As the number of confirmed fatalities mounted into the mid-20s, broadcasts, wire service reports and newspaper websites began to refer to the massacre as "the deadliest school shooting in American history."
In other words, the readily accessible databases that now comprise the news media's collective memory contain a category of atrocity labeled "school shooting" with enough entries to make comparisons relevant. (Ultimately, the Virginia gunman would nearly double the previous record, which had stood since the 1966 bloodbath at the University of Texas at Austin.) There's nothing sinister or even particularly callous in this. This country's recent history is what it is, and the parsing of tragedy is one of the journalist's unavoidable obligations. And yet it's hard to escape the suspicion that a practiced news media's routinization of atrocity has made it easier for all of us to rationalize as unavoidable something we all ought to hold as horrifically aberrational.

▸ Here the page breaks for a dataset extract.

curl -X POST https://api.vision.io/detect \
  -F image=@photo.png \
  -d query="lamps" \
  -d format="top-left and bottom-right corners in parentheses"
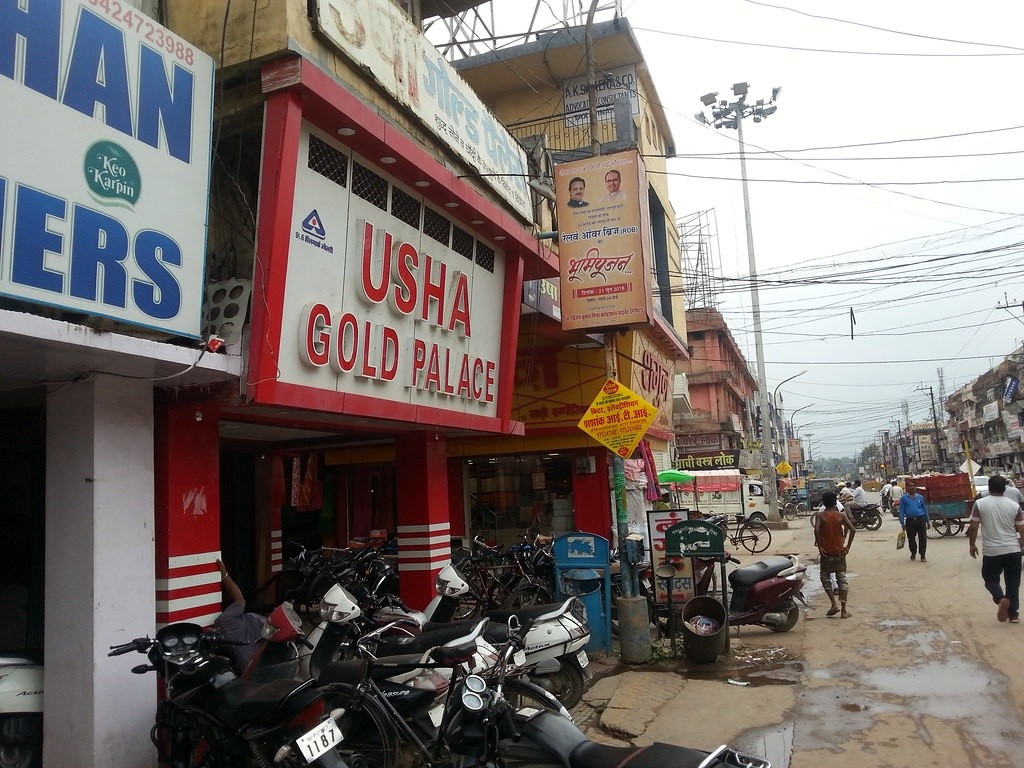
top-left (458, 173), bottom-right (556, 203)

Taken as a whole, the news media did a thorough, competent and humane job of covering the massacre at Virginia Tech, particularly over the story's first 24 hours, when facts were most in demand and hardest to come by. That's actually not surprising, because we've all been here before, in one way or another; print reporters and broadcast correspondents know how to cover these events. Perhaps because the reflexes we use to respond to outrages like the Virginia killings are so well conditioned, we blow right past a normative response that deserves far more deference than it now receives. The simple question: Why?
Why are the viciously unstable among us, the murderously angry, those inclined to evil for whatever reason, so frequently attracted to schools? It may not be an answerable question, but sometimes we need to inquire after the unknowable for the sake of our souls' moral sanity.